Absolutely, is this not the intent of the video.  A reminder and a method in which TOET's can be measured by.  So individuals can show up to the range, perform the TOETs, (60 seconds per person) then go down range?  I've taught C7/9mm refreshers at the Bedford rifle range and they can be painful.  It becomes obvious that some members/units pay no attention to this or give zero #$%@s.  It would be great to turn the onus back on the units.  Sorry HMCS Blahblahblah, you have 6 members RTU'd for failing TOETs.  Work with them, (as most units have members and trades who are very proficient with small arms), and they can return at such a date or reload then on qualifying courses.


----------



## George Wallace (30 May 2016)

[

As you have taught C7/9mm refreshers at Bedford, I am sure you and NavyShooter are well acquainted.


----------



## donaldk (30 May 2016)

DWAN link:

http://dln-afiile-contentserver.mil.ca/production/cninv000000000005689/contents_contenu.htm

IE11 on my DWAN station is so fucked up that I couldn't post this last week.

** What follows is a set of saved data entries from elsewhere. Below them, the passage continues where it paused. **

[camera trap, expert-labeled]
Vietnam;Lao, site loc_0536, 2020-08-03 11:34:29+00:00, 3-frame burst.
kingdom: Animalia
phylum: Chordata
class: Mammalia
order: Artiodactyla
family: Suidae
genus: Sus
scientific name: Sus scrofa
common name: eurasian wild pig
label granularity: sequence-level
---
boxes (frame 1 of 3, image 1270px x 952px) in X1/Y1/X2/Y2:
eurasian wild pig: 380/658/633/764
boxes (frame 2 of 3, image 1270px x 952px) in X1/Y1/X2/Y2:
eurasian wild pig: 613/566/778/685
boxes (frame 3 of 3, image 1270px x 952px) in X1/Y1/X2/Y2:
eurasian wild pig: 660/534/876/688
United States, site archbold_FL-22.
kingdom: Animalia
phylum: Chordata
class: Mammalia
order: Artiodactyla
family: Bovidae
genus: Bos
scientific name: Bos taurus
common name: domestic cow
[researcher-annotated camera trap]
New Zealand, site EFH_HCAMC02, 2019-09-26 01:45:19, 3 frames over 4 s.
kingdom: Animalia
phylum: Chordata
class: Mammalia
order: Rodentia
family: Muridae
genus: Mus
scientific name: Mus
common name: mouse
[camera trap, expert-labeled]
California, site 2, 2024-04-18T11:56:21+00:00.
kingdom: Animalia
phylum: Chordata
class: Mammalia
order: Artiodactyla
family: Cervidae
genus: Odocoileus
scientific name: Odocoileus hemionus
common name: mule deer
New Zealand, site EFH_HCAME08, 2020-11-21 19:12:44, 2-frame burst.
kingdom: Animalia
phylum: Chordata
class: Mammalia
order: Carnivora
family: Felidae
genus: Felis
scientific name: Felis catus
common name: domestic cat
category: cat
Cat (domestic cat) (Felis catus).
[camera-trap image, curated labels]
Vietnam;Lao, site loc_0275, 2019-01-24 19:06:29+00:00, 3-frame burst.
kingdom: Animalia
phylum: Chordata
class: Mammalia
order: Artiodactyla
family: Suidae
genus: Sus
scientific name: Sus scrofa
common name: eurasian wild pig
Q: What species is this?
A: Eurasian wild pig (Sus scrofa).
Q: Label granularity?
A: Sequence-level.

P.S.  Good intent behind the videos but someone failed in the implementation (uses flash plugin, bad video quality, awful tin-can quality audio)


----------



## RocketRichard (30 May 2016)

donaldk said:
			
		

> DWAN link:
> 
> http://dln-afiile-contentserver.mil.ca/production/cninv000000000005689/contents_contenu.htm
> 
> ...



Thanks for this.


----------



## NavyShooter (30 May 2016)

TwoTonShackle said:
			
		

> Absolutely, is this not the intent of the video.  A reminder and a method in which TOET's can be measured by.  So individuals can show up to the range, perform the TOETs, (60 seconds per person) then go down range?  I've taught C7/9mm refreshers at the Bedford rifle range and they can be painful.  It becomes obvious that some members/units pay no attention to this or give zero #$%@s.  It would be great to turn the onus back on the units.  Sorry HMCS Blahblahblah, you have 6 members RTU'd for failing TOETs.  Work with them, (as most units have members and trades who are very proficient with small arms), and they can return at such a date or reload then on qualifying courses.



I'm sure we know each other in person...

Something I have noted is that the general awareness and familiarity with small arms has gotten better over the past 2-3 years, I'm sure most of that is due to the daily duty watch musters having to get hands on with the weapons as part of the turnover.  

The quality of the hands-on time is variable, but it is hands-on time.  With my duty watches, I tried to make sure that everyone handed the weapon over, from person to person, doing the individual clearing and sighting of the chamber area so that I knew that they knew.  

There are never enough hours in a day to do it all though, so a video as an aid to learning, not the sole source of learning is not a bad thing.

NS


----------